Source text:
Note 2 to entry: Although customary international law, generally accepted principles of international law and intergovernmental agreements are directed primarily at states, they express goals and principles to which all organizations (3.16) can aspire.
Note 3 to entry: International norms of behaviour evolve over time.
[SOURCE: ISO 26000:2010, 2.11]
3.10
key performance indicator
KPI
indicator (3.8) of performance deemed by an organization (3.16) to be significant and giving prominence and attention to certain aspects
[SOURCE: ISO 14031:2013, 3.17]
3.11
labour practices
practices relating to work performed within, by or on behalf of the organization (3.16), including subcontracted work
[SOURCE: Adapted from ISO 26000:2010, 6.4]
3.12
life cycle
consecutive and interlinked stages of a goods (3.7) or services (3.23) system, from raw material acquisition or generation from natural resources to final disposal
[SOURCE: ISO 14044:2006, 3.1, modified — The word “product” has been replaced by “goods or services”]
3.13
life cycle approach
consideration of life cycle (3.12) in decision-making or development processes
3.14
life cycle costing
LCC
method for calculating the costs of goods (3.7) or services (3.23) throughout their life cycle (3.12)
3.15
objective
result to be achieved
[SOURCE: ISO 9000:2015, 3.7.1, modified — Notes to entry have been deleted]
3.16
organization
person or group of people that has its own functions with responsibilities, authorities and relationships to achieve its objectives (3.15)
Note 1 to entry: The concept of organization includes, but is not limited to, sole-trader, company, corporation, firm, enterprise, authority, partnership, association, charity or institution, or part or combination thereof, whether incorporated or not, public or private.
[SOURCE: ISO 9000:2015, 3.2.1, modified — Note 2 to entry has been deleted]
3.17
policy
intentions and direction of an organization (3.16) as formally expressed by its top management
[SOURCE: ISO 9000:2015, 3.5.8, modified — Note 1 to entry has been deleted]
3.18
procurement
activity of acquiring goods (3.7) or services (3.23) from suppliers (3.30)
Note 1 to entry: The procurement process considers the whole cycle from identification of needs through to the end of a services contract or the end of the life of goods, including disposal.

Complete the following:
#1 Answer these questions using the definitions excerpt.
(a) Which source is cited for the definition of key performance indicator?
(b) What abbreviation is given for life cycle costing?
(c) How is the term "objective" defined?
#2 Return the passage of the definitions excerpt from "Note 1 to entry: The concept" up to and including "public or private.".
#3 Write the next part of the definitions excerpt, picking up after its final sentence.
The listing comes from a separate source.

Record set:
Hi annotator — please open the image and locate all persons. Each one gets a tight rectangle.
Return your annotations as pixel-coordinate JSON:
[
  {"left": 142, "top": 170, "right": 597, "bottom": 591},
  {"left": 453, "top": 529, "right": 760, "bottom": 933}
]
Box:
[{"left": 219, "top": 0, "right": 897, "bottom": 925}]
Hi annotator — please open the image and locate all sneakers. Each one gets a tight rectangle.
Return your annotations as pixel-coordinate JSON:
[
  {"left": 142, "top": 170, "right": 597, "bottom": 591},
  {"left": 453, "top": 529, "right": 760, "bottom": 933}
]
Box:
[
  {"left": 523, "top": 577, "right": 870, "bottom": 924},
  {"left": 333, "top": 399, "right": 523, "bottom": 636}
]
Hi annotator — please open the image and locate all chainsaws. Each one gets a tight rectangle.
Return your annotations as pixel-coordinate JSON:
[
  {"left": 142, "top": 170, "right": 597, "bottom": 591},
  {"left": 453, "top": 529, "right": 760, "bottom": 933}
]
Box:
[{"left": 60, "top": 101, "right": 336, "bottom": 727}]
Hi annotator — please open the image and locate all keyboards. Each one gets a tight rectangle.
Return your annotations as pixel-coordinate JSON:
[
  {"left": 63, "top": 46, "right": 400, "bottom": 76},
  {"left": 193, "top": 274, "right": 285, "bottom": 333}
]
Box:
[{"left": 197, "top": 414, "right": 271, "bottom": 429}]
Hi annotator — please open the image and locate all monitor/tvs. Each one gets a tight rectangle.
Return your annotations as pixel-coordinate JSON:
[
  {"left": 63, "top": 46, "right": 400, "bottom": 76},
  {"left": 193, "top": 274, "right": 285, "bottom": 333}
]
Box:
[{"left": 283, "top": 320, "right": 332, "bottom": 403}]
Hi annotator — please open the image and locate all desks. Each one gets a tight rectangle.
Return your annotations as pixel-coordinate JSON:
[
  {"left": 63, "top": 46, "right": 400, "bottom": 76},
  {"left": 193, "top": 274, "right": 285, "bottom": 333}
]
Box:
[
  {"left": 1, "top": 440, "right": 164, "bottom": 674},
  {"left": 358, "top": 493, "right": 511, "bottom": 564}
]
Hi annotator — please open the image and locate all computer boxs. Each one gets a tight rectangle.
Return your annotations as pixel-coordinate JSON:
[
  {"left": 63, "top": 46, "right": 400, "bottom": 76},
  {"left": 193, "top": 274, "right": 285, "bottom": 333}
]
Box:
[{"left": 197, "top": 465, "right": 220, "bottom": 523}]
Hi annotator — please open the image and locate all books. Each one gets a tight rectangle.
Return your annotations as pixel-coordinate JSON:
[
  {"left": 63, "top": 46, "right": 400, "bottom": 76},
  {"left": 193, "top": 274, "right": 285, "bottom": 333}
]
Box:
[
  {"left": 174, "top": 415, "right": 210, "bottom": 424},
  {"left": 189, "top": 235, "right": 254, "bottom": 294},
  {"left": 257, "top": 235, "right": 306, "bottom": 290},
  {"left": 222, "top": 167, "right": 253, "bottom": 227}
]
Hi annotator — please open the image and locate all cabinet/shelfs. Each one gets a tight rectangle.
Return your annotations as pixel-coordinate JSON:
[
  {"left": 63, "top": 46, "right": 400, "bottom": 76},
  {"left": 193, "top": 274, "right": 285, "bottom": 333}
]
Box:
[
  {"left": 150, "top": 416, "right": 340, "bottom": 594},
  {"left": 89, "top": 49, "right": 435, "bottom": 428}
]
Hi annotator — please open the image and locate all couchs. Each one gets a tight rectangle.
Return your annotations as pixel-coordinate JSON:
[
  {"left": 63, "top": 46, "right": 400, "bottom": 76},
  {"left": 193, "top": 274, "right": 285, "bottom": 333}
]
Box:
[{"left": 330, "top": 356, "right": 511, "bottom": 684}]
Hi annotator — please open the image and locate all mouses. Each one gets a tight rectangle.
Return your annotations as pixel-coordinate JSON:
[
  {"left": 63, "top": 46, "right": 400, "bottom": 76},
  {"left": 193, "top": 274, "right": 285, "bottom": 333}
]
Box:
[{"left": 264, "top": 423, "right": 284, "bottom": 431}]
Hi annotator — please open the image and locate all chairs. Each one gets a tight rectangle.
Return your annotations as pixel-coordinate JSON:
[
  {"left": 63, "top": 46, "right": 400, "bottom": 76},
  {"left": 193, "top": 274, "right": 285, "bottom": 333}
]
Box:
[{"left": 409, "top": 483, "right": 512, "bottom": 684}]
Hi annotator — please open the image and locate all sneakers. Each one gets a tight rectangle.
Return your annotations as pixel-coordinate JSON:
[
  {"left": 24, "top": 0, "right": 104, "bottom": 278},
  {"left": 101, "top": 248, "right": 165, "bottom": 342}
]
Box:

Task results:
#1
(a) ISO 14031:2013, 3.17
(b) LCC
(c) Result to be achieved

#2
Note 1 to entry: The concept of organization includes, but is not limited to, sole-trader, company, corporation, firm, enterprise, authority, partnership, association, charity or institution, or part or combination thereof, whether incorporated or not, public or private.

#3
Note 2 to entry: Sourcing is a part of the procurement process that includes planning, defining specifications (3.26) and selecting suppliers.
3.19
requirement
provision that conveys criteria to be fulfilled by goods (3.7), processes or services (3.23)
[SOURCE: ISO/IEC Guide 2:2004, 7.5, modified — The words “goods, processes or services” have been added at the end of the definition]
3.20
risk
effect of uncertainty on objectives (3.15)
Note 1 to entry: An effect is a deviation from the expected — positive and/or negative.
Note 2 to entry: Objectives include maximizing the contribution to sustainable development (3.37).
Note 3 to entry: Risk is often characterized by reference to potential events and consequences, or a combination of these.
Note 4 to entry: Risk is often expressed in terms of a combination of the consequences of an event (including changes in circumstances) and the associated likelihood of occurrence.
Note 5 to entry: Uncertainty is the state, even partial, of deficiency of information related to, understanding or knowledge of, an event, its consequence, or likelihood.
[SOURCE: ISO Guide 73:2009, 1.1, modified — Note 2 to entry has been changed]
3.21
risk assessment
overall process of risk (3.20) identification, risk analysis and risk evaluation
[SOURCE: ISO Guide 73:2009, 3.4.1]
3.22
risk management
coordinated activities to direct and control an organization (3.16) with regard to risk (3.20)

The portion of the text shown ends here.